Text excerpt

Kennedy shared something with the simplest of men and the most complex: a belief that words mattered, that they were the primary conduits of truth. He despised the morally slovenly way men like LeMay talked about a nuclear war they had not seen and could not feel and did not understand. “I don’t think I have ever seen him more irritated than when he was describing how people talked rather glibly about the escalation that might take place—with apparently no deep understanding of just what it would entail,” recalled Kennedy’s old friend David Ormsby-Gore, who as British ambassador saw Kennedy several times that week.
While Kennedy flew off on Air Force One to speaking engagements in the Midwest scheduled months before, Bobby and the other Ex Comm members spent an intense day exploring alternatives before the president returned. Most of the civilian leaders believed in a blockade, while the generals universally called for preemptive air strikes.
The president had not gone off without leaving directives. “This thing is falling apart,” he said to his brother and to Sorensen. “You have to pull it together.” That was all he had to say. There was a private language that Kennedy spoke among his intimates, a lingo in which Bobby and Sorensen were the most fluent, the president’s nod a command, the pursing of his lips a directive. Sorensen, who was the president’s intellectual alter ego, sensed that Kennedy had decided that he must begin actions against the Cuban missiles with a blockade. “That’s not what he said to us,” Sorensen recalled. “But he didn’t have to. He knew what Bobby and I thought.”

Entries
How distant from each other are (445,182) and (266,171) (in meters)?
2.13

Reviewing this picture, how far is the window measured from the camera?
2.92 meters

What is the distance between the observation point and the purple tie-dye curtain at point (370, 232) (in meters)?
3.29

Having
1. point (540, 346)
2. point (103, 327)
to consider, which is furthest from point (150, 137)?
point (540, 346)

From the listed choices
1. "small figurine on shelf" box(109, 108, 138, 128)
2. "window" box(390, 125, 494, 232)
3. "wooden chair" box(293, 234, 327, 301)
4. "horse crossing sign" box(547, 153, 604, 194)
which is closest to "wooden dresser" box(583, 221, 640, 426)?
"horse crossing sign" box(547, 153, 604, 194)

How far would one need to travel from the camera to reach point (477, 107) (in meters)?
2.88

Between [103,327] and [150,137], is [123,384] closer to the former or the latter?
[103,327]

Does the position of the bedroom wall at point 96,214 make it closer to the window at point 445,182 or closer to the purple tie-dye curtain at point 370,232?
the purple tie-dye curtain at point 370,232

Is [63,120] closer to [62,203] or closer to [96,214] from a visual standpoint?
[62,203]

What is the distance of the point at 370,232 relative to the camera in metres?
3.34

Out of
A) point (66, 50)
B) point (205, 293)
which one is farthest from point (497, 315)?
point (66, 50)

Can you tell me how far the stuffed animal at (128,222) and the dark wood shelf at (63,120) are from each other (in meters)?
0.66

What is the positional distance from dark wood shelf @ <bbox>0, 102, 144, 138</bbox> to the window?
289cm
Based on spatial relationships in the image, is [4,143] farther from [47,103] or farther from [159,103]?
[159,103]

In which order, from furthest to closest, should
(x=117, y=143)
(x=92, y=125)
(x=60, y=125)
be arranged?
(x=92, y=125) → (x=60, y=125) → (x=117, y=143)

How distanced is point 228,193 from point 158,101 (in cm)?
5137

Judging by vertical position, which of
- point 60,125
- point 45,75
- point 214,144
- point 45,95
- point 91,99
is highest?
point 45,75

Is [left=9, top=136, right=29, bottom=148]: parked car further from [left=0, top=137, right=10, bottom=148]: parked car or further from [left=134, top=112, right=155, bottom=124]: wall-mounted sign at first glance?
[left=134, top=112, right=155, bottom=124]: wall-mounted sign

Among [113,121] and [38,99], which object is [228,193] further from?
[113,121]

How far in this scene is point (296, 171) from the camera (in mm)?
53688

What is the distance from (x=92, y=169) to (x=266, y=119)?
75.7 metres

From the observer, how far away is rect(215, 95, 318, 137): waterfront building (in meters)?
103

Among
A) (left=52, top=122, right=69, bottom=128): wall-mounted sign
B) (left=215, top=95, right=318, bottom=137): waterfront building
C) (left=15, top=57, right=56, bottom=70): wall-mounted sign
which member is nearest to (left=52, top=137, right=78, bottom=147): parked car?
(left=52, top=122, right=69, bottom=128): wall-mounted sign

Exercise tasks
1. In the Kennedy passage, translate this sentence into Spanish: "Most of the civilian leaders believed in a blockade, while the generals universally called for preemptive air strikes."
2. Write out a stretch of the Kennedy passage word for word, starting at the words "While Kennedy flew" and stopping after "preemptive air strikes.".

Set of answers
1. La mayoría de los líderes civiles creían en un bloqueo, mientras que los generales pedían de manera unánime ataques aéreos preventivos.

2.
While Kennedy flew off on Air Force One to speaking engagements in the Midwest scheduled months before, Bobby and the other Ex Comm members spent an intense day exploring alternatives before the president returned. Most of the civilian leaders believed in a blockade, while the generals universally called for preemptive air strikes.